Sektor energi menjadi salah satu pembahasan utama dengan rencana mempererat kolaborasi antara perusahaan minyak milik negara Meksiko, Pemex, dan perusahaan energi Brasil, Petrobras.

Kerja sama kedua perusahaan tersebut diarahkan ke berbagai bidang, termasuk eksplorasi hidrokarbon dan pengembangan bahan bakar nabati.

Penguatan hubungan Meksiko dan Brasil berlangsung ketika kedua negara berupaya meningkatkan koordinasi menghadapi perkembangan regional dan global.

Meksiko juga berupaya melakukan diversifikasi kemitraan internasional dengan tetap mempertahankan hubungan ekonomi eratnya dengan Washington.

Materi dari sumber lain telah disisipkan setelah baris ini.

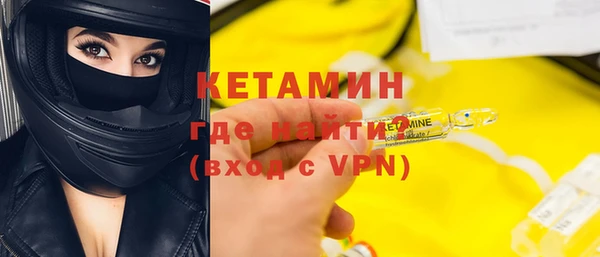 метамфетамин Армянск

Hubungan Brasil dan AS Memanas

Pertemuan Meksiko-Brasil berlangsung di tengah meningkatnya ketegangan antara Brasil dan AS akibat perselisihan perdagangan serta hubungan diplomatik.

Brasil beberapa hari sebelumnya menolak memberikan visa kepada dua utusan Departemen Luar Negeri AS yang berencana menemui otoritas pemilu Brasil.

Pemerintah Brasil menuding kedua utusan tersebut berupaya merusak kepercayaan terhadap sistem pemilu negara itu.

Perselisihan juga terjadi dalam sektor perdagangan setelah pemerintahan Presiden AS Donald Trump memberlakukan tarif 25 persen terhadap barang-barang Brasil pada awal musim panas 2026 setelah sebelumnya menerapkan tarif 50 persen pada tahun lalu.

Di tengah situasi tersebut, Meksiko dan Brasil terus memperluas hubungan bilateral melalui komunikasi rutin tingkat tinggi antara Sheinbaum dan Lula.

Kedua pemimpin pada Juni 2026 kembali menegaskan komitmen terhadap multilateralisme, hukum internasional, dan prinsip non-intervensi.